The problem => Shown below is a listing with pictures; reproduce exactly, and only, the lines between the ones containing "3. Insert the drive shaft to the joint shaft." and "6.4# BODY FAT", inclusive, leaving the pictures out.

Input for this task =>

BEGIN

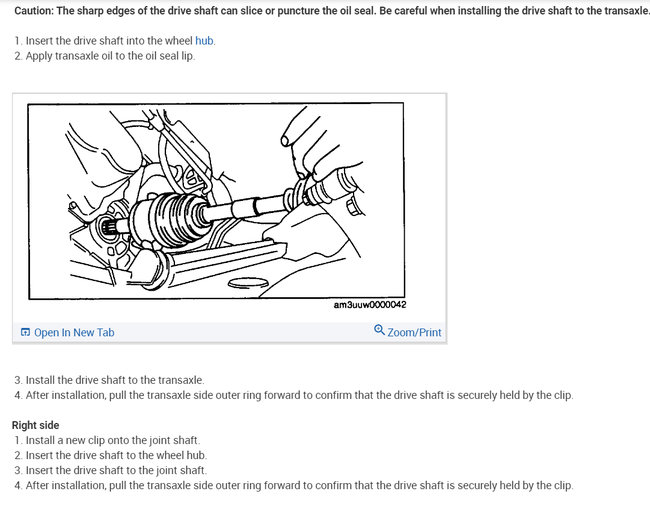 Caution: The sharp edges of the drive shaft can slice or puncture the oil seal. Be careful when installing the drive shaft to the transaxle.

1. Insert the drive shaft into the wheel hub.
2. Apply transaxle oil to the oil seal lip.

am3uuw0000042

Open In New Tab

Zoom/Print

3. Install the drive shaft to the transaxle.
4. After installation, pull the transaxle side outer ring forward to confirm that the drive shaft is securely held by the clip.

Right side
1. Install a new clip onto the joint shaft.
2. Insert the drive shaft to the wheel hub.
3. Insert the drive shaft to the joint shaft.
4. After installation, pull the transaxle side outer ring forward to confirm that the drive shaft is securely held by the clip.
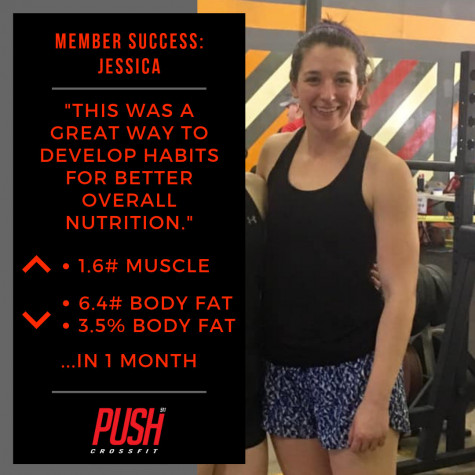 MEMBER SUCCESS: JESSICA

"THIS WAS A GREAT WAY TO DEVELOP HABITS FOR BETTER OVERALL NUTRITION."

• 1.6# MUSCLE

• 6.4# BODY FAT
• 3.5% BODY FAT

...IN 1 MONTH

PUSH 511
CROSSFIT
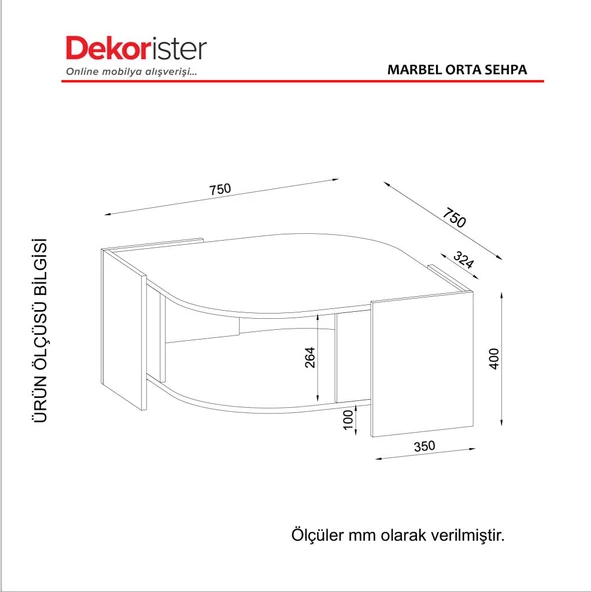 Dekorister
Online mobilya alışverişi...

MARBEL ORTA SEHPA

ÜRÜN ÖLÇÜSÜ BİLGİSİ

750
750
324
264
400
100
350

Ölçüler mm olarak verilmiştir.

END
BEGIN

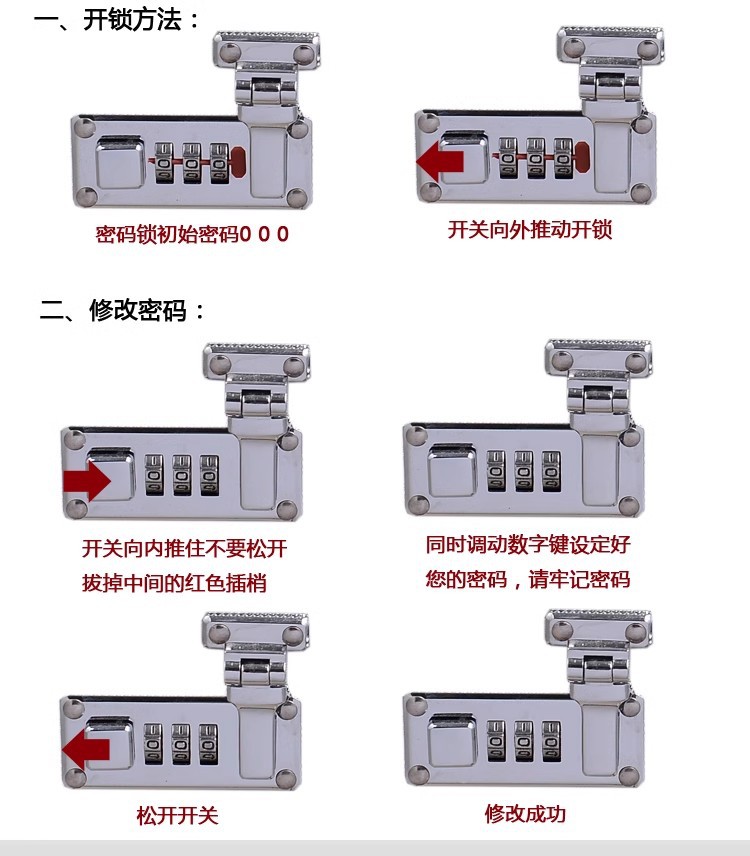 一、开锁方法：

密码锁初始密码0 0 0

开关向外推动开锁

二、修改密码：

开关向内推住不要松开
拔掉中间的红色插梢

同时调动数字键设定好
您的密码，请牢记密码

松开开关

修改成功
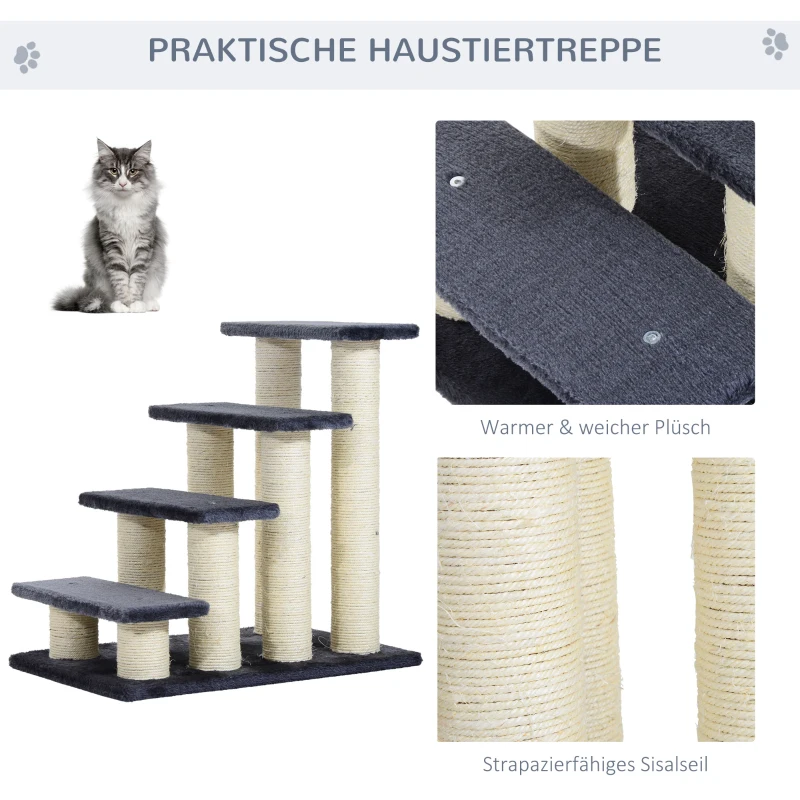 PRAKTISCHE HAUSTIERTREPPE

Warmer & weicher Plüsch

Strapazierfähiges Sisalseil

END

Response to this task =>
3. Insert the drive shaft to the joint shaft.
4. After installation, pull the transaxle side outer ring forward to confirm that the drive shaft is securely held by the clip.
 MEMBER SUCCESS: JESSICA

"THIS WAS A GREAT WAY TO DEVELOP HABITS FOR BETTER OVERALL NUTRITION."

• 1.6# MUSCLE

• 6.4# BODY FAT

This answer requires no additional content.